Time travel has been the main science fiction books and movies for many years. Most people who have read or seen content that focuses on time travel are aware of the point of contradiction. Perhaps the best example of this is the 80’s classic “Back to the Future”, where Marty accidentally stops meeting his parents and has to correct his mistake before erasing his own existence.
Time travel is something that scientists and physicists have considered for many years. A German physics student named Tober from the University of Queensland in Australia says he has discovered mathematics that will streamline time travel without contradiction. According to Tober, classical dynamics says that if you know the state of a system at a particular time, it can tell you the complete history of the system.
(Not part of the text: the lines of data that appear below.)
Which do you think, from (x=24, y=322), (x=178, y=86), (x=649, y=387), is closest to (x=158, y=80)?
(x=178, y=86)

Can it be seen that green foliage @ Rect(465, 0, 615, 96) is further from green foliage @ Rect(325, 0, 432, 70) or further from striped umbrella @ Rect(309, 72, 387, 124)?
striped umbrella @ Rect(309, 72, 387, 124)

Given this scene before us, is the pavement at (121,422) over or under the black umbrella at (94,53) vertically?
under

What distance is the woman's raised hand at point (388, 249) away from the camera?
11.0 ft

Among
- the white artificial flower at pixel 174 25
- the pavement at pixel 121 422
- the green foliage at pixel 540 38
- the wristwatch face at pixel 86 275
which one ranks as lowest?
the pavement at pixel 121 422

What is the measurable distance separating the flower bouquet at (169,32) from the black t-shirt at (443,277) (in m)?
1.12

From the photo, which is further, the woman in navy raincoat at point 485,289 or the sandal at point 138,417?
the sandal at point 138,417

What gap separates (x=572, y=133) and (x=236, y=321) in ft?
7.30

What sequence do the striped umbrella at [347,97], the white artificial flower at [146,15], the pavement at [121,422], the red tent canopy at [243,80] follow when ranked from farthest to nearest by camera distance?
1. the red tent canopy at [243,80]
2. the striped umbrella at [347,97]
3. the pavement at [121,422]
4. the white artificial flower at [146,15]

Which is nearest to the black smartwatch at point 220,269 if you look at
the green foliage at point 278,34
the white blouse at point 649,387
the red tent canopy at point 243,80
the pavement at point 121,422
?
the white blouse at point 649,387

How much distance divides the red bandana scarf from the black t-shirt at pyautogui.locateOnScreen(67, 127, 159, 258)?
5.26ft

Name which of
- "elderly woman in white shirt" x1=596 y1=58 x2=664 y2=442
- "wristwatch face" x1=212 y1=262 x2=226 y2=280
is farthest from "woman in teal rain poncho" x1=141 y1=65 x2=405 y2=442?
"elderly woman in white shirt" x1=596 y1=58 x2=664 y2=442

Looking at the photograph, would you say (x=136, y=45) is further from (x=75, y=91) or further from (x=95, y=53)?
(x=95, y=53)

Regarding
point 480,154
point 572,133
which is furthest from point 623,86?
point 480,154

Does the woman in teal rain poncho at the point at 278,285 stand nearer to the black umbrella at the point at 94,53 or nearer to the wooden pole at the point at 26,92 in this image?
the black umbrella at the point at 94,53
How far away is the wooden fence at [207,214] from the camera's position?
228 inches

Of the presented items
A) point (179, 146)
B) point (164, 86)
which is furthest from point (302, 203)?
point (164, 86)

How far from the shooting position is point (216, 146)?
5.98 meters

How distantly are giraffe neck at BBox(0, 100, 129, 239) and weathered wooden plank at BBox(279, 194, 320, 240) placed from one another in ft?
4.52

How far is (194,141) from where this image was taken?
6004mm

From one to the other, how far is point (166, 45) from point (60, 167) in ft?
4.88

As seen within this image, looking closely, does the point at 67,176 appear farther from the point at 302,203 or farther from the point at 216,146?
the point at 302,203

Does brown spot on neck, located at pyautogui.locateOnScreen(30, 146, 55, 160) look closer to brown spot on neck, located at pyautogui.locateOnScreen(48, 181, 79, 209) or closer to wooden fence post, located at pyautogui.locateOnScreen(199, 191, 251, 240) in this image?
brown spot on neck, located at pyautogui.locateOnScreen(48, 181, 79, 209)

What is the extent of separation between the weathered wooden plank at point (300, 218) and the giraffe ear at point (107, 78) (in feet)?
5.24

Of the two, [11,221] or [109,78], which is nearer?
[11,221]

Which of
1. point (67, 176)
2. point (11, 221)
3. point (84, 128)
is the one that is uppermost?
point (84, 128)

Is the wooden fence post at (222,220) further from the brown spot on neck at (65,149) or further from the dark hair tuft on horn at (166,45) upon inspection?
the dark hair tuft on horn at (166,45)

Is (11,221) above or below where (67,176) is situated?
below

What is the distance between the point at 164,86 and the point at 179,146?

His calculations suggest that space-time may adapt itself to avoid contradictions. An example is a time traveler who travels past to prevent the spread of a disease. If the mission had been successful, there would have been no disease for the time traveler to go back and try and prevent. Tober suggests that the disease may still spread in some other way, by removing the contradiction, by a different route or method.
He says that whatever time travels, the disease does not stop. Tober’s work is very complex, but it is essentially focusing on inhibitory processes over a number of regions in space-time continuity. It shows that the closed timelike curve, which Einstein predicted, would conform to free will and the laws of classical physics.
Fobio Costa, a physicist from the University of Queensland, is Tober’s research supervisor. Costa says that “mathematics checks,” further noting that the results are the stuff of science fiction. New math suggests that time travelers can do what they want, and contradictions are not possible. Costa says events will always adjust themselves to avoid any discrepancies.